• DATA PROVIDED:
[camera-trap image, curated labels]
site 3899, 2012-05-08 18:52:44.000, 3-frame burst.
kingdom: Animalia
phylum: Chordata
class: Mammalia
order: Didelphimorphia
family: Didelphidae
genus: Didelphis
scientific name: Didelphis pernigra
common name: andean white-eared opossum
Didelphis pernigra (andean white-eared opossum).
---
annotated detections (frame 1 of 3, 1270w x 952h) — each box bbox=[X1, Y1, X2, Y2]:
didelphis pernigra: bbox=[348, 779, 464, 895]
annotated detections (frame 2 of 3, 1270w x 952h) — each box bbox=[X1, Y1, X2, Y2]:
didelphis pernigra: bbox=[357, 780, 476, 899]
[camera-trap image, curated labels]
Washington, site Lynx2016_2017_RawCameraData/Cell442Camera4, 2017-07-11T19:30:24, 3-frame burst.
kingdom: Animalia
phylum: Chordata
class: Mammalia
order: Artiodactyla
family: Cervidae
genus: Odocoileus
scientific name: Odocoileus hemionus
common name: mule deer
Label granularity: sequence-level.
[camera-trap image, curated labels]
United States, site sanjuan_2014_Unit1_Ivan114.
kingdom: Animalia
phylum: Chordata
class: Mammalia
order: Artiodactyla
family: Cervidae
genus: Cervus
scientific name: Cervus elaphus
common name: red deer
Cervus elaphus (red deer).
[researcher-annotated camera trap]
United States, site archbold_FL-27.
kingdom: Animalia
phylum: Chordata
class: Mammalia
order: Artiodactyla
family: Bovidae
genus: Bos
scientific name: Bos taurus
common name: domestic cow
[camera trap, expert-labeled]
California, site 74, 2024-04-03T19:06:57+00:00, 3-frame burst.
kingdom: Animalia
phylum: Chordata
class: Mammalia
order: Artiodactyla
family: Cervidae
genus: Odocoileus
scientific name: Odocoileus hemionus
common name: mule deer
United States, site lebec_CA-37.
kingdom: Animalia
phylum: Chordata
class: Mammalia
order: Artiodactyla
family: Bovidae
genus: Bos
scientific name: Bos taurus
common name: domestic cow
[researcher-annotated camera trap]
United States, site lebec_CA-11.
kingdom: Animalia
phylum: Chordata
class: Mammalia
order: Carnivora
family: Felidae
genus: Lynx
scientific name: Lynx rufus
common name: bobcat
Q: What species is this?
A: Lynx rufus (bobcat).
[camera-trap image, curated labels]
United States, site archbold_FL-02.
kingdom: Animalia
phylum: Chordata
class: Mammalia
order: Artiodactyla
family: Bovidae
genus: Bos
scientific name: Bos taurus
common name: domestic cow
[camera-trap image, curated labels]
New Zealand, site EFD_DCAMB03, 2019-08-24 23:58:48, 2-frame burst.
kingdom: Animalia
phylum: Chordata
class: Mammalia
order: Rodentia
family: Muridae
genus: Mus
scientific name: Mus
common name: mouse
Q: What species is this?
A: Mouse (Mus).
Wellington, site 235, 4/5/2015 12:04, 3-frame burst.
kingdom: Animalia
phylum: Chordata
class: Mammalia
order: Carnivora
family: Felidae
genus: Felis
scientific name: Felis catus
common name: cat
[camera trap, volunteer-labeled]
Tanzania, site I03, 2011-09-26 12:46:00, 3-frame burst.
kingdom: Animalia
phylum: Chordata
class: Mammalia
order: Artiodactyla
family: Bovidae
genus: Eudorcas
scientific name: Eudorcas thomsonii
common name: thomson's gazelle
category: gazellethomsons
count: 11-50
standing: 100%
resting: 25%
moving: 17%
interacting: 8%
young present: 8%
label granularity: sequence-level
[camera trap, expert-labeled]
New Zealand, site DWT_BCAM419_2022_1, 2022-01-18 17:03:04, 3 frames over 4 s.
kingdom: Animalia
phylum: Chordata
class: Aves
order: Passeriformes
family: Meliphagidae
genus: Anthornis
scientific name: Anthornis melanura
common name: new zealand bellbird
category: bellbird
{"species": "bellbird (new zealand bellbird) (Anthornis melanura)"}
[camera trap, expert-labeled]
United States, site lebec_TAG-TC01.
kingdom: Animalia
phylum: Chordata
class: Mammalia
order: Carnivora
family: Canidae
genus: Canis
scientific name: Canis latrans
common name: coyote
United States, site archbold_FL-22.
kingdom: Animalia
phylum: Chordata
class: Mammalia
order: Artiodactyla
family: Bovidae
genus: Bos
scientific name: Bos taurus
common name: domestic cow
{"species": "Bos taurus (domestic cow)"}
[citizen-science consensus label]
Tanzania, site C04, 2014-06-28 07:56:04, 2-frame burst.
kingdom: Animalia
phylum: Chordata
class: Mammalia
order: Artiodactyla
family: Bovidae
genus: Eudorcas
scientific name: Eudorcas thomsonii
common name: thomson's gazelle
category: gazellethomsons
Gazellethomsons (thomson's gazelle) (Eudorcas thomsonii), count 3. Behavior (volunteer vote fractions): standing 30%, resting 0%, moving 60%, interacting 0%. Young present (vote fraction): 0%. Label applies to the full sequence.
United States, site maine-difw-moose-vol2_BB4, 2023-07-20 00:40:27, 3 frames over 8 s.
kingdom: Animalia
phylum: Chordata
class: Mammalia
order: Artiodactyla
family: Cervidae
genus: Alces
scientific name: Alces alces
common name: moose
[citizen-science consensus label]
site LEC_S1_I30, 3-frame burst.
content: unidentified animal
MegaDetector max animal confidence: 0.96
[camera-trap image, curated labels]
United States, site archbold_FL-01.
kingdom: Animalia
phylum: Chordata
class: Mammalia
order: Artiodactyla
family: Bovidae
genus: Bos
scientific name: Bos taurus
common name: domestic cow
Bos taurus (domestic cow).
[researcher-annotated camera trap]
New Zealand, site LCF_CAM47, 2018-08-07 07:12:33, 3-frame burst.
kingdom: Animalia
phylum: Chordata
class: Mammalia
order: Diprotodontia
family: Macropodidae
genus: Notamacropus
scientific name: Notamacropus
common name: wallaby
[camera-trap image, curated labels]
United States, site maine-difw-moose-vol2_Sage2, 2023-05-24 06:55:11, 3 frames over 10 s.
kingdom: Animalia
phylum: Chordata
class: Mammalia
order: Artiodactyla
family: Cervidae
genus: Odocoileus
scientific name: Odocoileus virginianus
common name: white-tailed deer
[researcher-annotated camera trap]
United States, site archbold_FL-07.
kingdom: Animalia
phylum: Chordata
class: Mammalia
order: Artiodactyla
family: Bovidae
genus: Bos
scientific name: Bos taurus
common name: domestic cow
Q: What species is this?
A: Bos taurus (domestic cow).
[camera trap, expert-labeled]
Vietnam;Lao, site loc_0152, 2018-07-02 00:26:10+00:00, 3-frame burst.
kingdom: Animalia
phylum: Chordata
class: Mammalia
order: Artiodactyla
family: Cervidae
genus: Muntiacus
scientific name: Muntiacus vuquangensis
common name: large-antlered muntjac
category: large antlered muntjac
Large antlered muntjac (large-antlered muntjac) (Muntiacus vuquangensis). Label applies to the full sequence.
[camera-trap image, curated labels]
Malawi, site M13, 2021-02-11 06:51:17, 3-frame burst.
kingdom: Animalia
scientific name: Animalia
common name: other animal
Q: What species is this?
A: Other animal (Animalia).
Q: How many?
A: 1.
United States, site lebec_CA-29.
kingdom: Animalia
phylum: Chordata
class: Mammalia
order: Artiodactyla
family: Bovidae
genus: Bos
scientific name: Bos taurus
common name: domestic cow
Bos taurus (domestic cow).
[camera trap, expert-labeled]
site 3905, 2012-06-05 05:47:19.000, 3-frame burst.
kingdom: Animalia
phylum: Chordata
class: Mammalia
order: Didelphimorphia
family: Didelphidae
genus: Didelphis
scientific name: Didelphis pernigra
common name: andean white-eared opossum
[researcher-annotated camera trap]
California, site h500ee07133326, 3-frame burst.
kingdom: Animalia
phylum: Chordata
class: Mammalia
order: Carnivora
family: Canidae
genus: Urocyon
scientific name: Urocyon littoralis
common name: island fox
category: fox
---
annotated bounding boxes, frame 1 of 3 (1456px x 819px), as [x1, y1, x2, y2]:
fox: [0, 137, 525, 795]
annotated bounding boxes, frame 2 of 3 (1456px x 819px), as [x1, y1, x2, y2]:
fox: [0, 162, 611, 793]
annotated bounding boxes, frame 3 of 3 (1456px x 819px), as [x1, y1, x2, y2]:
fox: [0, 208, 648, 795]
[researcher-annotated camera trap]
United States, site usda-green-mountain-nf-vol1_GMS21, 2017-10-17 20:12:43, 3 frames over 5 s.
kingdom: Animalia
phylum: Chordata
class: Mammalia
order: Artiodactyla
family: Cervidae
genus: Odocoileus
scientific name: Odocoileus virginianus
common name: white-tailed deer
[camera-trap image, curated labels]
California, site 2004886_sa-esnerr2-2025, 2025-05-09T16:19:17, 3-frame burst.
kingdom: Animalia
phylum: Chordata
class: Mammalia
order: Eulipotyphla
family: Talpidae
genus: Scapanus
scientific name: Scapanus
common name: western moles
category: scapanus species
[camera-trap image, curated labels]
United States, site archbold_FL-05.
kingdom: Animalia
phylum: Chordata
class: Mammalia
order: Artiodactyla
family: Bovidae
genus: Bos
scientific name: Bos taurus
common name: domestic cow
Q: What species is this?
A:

• PROBLEM REQUIREMENTS:
Please copy only these lines, exactly: the first line of the records through the line containing "United States, site lebec_CA-37.", ends included.

• FINISHED TASK:
[camera-trap image, curated labels]
site 3899, 2012-05-08 18:52:44.000, 3-frame burst.
kingdom: Animalia
phylum: Chordata
class: Mammalia
order: Didelphimorphia
family: Didelphidae
genus: Didelphis
scientific name: Didelphis pernigra
common name: andean white-eared opossum
Didelphis pernigra (andean white-eared opossum).
---
annotated detections (frame 1 of 3, 1270w x 952h) — each box bbox=[X1, Y1, X2, Y2]:
didelphis pernigra: bbox=[348, 779, 464, 895]
annotated detections (frame 2 of 3, 1270w x 952h) — each box bbox=[X1, Y1, X2, Y2]:
didelphis pernigra: bbox=[357, 780, 476, 899]
[camera-trap image, curated labels]
Washington, site Lynx2016_2017_RawCameraData/Cell442Camera4, 2017-07-11T19:30:24, 3-frame burst.
kingdom: Animalia
phylum: Chordata
class: Mammalia
order: Artiodactyla
family: Cervidae
genus: Odocoileus
scientific name: Odocoileus hemionus
common name: mule deer
Label granularity: sequence-level.
[camera-trap image, curated labels]
United States, site sanjuan_2014_Unit1_Ivan114.
kingdom: Animalia
phylum: Chordata
class: Mammalia
order: Artiodactyla
family: Cervidae
genus: Cervus
scientific name: Cervus elaphus
common name: red deer
Cervus elaphus (red deer).
[researcher-annotated camera trap]
United States, site archbold_FL-27.
kingdom: Animalia
phylum: Chordata
class: Mammalia
order: Artiodactyla
family: Bovidae
genus: Bos
scientific name: Bos taurus
common name: domestic cow
[camera trap, expert-labeled]
California, site 74, 2024-04-03T19:06:57+00:00, 3-frame burst.
kingdom: Animalia
phylum: Chordata
class: Mammalia
order: Artiodactyla
family: Cervidae
genus: Odocoileus
scientific name: Odocoileus hemionus
common name: mule deer
United States, site lebec_CA-37.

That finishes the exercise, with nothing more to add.